Segment Start: EXCERPT TO READ
N. Znaider and R. Kulek Feb. 2 in Weill Hall (JCM Photo)

ZNAIDER-KULEK DUO CHARMS AND CHALLANGES WEILL AUDIENCE FEB. 2

by Terry McNeill
Friday, February 2, 2018

Weill hall has mounted several exceptional piano recitals, with Garrick Ohlsson’s titanic Liszt concert, and of course Lang Lang’s two insouciant but also compelling performances topping the list since 2013.

But arguably the virtuoso violinists have on balance been more impressive, and thoughts go back to memorable nights from Gil Shaham’s six Bach works, Anne-Sophie Mutter, Christian Tetzlaff, Yu-Chien Tsong, David McCarroll, Alexei Kenny, Benjamin Bielman, Caroline Goulding, Vadim Repin, Sarah Chang and Itzhak Perlman, each reviewed at Classical Sonoma. So it was for Nikolaj Znaider’s Feb. 2 recital with the exemplary pianist Robert Kulek.

Mr. Znaider established an immediate rapport with the audience of 250, chatting about the weather, leaning down from the stage to offer a lozenge from his pocket to a coughing fan, and charmingly excusing a woman that fled with hall with a cell phone blaring.

Musical matters began with a beautifully balanced performance of Beethoven’s G Major Sonata, Op. 30, No. 3. It’s easy to overplay this charming work, even with the selected brisk opening tempo, but the duo never fell into this error. As throughout the evening Mr. Znaider’s impressive control of pianissimo blended well with the pianist, with the latter’s piquant sforzandos and dry arpeggios. Here Mr. Znaider did not show a rich tone, and with minimal vibrato it wasn’t needed. The light touch continued through the tempo di menuetto, and in the finale allegro dynamics continued to be narrow, with the effect elegant. Clearly this duo had perfect ensemble.

Prokofiev’s D Major Sonata (Op. 94) followed, beginning with intonation problems, but the violinist quickly found his footing and focused on the opening moderato with a skittish clarity and a blend of the composer’s unique sugary-tart harmonies. The bantamweight ending was lovely. The presto was played presto with quirky high-speed slides and off beat accents, but never went off the tracks. The long diminuendo ending the andantewas perfectly graded and deliciously drawn out.

Al of the composer’s characteristics were on display in the finale – sarcasm, irony, humor. Mr. Kulek’s stressed the dissonances and occasionally covered the violin line. They played a slow ritard before the big lyrical theme that emphasized the underlying sadness of the music. In sum, a vibrant and committed reading of a masterpiece, and for me the concert’s highlight.
Segment End: EXCERPT TO READ
Segment Start: LISTED ENTRIES
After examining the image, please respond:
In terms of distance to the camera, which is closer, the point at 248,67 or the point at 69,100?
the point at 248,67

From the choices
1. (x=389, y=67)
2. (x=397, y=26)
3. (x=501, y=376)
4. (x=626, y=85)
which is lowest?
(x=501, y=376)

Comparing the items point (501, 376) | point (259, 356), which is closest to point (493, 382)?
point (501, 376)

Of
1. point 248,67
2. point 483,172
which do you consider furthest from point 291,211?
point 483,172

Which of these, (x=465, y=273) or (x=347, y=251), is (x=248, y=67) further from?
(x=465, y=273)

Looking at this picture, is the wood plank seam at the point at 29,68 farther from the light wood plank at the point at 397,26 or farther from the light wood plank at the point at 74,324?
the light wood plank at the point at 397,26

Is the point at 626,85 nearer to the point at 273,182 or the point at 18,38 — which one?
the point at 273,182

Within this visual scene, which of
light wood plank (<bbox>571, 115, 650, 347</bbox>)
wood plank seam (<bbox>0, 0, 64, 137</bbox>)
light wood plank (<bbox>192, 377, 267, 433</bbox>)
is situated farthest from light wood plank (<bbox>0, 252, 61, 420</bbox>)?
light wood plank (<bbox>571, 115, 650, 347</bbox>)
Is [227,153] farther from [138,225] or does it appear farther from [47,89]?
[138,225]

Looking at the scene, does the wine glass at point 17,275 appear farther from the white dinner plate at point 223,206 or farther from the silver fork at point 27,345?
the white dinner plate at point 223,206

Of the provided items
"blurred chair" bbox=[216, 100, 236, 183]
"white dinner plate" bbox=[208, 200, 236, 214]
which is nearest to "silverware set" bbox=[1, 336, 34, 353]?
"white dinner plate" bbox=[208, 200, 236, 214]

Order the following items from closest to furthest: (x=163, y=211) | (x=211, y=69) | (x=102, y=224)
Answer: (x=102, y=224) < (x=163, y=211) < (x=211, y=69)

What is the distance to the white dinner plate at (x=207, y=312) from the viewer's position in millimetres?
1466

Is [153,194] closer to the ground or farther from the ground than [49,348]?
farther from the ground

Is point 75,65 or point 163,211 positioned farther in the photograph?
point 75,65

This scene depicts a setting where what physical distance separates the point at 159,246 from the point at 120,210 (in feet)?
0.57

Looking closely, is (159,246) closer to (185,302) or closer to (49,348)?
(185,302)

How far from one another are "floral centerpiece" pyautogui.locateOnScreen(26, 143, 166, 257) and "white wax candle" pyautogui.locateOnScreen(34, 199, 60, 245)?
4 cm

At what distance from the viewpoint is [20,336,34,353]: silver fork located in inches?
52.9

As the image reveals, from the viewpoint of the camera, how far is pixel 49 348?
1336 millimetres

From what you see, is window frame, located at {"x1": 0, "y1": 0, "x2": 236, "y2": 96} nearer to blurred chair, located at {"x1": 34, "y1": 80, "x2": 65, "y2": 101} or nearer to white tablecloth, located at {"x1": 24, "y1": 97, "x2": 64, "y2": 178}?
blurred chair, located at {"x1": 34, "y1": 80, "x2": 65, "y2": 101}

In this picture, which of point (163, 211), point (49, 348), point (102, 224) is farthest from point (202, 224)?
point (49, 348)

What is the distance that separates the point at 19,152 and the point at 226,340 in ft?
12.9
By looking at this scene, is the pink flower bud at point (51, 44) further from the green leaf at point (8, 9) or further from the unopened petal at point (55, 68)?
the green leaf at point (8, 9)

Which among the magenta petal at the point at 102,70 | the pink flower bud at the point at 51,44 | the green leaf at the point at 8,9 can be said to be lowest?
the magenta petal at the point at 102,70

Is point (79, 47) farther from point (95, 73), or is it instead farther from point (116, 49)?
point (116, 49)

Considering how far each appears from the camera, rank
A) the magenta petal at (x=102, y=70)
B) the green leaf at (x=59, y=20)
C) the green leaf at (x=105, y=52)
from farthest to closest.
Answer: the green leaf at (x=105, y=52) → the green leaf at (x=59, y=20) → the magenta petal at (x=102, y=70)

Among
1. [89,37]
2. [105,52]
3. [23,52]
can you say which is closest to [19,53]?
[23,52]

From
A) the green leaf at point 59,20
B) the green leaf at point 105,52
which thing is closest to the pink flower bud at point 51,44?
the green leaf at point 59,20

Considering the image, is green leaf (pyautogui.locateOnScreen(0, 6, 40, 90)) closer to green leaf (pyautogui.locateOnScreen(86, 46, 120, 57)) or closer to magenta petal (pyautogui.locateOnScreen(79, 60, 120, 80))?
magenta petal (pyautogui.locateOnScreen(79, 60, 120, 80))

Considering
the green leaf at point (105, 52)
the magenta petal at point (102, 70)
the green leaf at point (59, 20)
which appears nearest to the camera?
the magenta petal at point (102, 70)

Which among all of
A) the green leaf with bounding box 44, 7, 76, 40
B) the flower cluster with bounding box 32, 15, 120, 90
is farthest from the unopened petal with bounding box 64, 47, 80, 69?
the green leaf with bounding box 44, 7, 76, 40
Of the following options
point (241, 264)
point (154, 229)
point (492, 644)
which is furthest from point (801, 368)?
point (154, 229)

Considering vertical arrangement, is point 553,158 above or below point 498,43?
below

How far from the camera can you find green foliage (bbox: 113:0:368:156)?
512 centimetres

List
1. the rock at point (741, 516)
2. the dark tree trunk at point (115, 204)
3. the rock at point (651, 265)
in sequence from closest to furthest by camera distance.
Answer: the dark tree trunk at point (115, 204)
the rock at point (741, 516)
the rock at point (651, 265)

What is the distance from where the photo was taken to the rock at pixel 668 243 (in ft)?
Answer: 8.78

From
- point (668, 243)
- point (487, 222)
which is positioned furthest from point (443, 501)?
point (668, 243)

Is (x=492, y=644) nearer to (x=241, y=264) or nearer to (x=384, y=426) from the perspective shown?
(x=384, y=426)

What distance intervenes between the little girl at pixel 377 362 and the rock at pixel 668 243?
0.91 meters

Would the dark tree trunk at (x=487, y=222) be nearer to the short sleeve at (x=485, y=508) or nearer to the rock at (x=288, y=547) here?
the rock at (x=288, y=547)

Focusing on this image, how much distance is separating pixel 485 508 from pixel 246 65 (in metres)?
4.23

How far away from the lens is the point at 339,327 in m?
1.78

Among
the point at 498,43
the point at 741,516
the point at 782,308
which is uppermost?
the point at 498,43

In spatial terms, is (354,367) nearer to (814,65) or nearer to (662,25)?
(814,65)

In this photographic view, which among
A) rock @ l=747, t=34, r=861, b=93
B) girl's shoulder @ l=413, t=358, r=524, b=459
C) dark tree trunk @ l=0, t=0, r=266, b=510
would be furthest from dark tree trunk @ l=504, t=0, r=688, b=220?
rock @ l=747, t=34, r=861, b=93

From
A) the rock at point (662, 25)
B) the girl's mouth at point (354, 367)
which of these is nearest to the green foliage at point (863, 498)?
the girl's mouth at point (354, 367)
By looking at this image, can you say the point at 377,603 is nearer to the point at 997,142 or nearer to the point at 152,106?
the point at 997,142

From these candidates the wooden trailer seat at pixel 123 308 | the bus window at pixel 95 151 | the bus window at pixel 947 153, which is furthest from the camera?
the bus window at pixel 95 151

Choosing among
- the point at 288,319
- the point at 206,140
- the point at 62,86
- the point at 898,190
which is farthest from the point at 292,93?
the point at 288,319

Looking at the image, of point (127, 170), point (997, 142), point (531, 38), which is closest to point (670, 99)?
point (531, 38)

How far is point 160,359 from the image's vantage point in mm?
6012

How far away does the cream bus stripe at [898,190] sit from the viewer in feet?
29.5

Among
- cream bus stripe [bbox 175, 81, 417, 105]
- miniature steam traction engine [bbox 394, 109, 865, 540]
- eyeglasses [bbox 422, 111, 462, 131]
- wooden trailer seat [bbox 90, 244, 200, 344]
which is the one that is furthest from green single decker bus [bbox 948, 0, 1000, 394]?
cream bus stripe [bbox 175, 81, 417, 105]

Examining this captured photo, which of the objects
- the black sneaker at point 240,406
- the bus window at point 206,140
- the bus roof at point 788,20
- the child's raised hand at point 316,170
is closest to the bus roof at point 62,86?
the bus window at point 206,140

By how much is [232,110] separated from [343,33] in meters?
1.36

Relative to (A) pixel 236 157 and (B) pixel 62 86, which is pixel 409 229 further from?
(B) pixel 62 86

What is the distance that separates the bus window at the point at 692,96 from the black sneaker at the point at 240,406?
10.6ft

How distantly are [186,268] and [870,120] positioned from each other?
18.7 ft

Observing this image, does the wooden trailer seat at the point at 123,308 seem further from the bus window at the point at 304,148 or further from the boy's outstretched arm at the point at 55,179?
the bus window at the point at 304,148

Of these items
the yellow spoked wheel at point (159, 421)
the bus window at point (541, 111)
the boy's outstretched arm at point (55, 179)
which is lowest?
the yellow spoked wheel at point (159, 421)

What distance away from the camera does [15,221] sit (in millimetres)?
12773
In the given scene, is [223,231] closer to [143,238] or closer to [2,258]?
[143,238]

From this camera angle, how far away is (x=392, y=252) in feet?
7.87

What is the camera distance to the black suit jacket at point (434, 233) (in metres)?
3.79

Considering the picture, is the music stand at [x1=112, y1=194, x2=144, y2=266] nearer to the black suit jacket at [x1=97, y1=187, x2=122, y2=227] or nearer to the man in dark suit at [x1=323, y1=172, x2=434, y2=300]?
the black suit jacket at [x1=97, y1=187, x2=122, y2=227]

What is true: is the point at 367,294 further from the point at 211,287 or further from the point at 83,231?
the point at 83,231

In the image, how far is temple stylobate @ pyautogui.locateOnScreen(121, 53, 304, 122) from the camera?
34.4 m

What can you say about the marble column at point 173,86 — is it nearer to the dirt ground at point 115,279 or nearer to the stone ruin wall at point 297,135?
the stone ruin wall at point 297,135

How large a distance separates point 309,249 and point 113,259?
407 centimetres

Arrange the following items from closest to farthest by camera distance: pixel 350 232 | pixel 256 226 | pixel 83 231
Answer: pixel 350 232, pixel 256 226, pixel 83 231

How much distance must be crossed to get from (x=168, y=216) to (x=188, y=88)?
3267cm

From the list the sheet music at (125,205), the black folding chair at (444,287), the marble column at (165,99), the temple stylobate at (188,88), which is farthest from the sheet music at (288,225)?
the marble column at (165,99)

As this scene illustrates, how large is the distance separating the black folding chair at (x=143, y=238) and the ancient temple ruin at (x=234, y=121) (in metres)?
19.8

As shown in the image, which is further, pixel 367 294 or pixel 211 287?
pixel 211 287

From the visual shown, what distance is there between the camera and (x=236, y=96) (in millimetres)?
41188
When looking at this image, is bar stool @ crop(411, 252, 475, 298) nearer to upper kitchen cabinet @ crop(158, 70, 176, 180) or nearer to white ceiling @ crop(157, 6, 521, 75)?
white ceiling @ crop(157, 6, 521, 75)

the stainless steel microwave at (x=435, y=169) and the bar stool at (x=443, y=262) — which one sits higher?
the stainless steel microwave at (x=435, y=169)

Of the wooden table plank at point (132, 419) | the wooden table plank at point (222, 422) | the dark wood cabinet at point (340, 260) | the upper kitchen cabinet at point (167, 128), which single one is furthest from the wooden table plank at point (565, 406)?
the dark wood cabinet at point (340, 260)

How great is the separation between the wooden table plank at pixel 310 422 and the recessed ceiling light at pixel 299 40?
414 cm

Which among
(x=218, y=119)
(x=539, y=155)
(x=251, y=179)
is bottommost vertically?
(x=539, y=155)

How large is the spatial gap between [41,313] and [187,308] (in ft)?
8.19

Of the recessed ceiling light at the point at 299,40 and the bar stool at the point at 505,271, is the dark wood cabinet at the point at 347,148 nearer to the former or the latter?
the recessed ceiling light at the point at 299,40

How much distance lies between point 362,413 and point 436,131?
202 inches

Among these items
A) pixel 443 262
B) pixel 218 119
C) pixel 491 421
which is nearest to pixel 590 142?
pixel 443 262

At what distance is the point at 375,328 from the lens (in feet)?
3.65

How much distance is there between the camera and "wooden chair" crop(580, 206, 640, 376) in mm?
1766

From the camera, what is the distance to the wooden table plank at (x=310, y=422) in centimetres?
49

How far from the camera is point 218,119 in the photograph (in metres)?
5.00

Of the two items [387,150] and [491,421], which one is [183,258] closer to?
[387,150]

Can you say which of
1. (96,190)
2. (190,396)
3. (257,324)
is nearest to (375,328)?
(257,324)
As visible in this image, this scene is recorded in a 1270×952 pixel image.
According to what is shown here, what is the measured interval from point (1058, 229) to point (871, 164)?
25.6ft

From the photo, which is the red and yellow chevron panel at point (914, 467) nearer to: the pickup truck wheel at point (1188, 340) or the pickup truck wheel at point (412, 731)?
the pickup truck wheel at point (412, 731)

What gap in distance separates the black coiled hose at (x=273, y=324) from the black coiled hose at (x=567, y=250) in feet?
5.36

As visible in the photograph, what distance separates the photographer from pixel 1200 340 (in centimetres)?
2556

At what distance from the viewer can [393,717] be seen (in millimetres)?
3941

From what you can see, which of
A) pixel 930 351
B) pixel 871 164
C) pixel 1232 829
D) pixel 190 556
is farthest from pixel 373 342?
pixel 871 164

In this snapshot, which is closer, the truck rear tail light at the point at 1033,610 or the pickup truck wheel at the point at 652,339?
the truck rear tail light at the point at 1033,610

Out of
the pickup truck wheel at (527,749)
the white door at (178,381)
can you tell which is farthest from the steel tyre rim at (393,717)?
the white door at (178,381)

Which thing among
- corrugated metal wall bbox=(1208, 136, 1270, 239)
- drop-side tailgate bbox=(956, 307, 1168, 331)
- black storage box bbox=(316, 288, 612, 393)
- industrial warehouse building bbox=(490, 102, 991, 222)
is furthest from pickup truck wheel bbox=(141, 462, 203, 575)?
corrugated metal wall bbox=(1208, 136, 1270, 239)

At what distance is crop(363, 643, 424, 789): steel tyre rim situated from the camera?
Segment End: LISTED ENTRIES
PROMPT 1> Translate this sentence from the concert review into French: "Clearly this duo had perfect ensemble."
PROMPT 2> Pick up the concert review after its last sentence and write the next paragraph.
The rows play no part in this.

YOUR RESPONSE 1> De toute évidence, ce duo jouait avec une cohésion parfaite.

YOUR RESPONSE 2>
Franck’s great A Major Sonata from 1886 should have been the capstone to the concert, and nearly was. The introductory themes were calm and happy and quite slow, with Mr. Znaider using a wider vibrato and was content to let things flow, with differences in repeated phrases. Mr. Kulek’s arpeggiated chords were deftly played. The famous allegro had many felicities with pedal point at the bottom of piano runs and a big ending upward flourish. What was missing were clarity in the right-hand piano runs, some violin notes not attacked cleanly, and most telling a tad lack of intensity in this most vehement movement.

Mr. Znaider introduced the moderato with a story of his five-year old daughter, and played the music (starting in D Minor and ending in F-Sharp Minor) ravishingly, with surprisingly less vibrato and echoes of first-movement themes. Ensemble was tight. The concluding rondo had a judicious tempo that spotlighted the many modulations, and the sprint to the end generated a standing ovation. It was odd that the Franck was played with score, as were the other programmed pieces.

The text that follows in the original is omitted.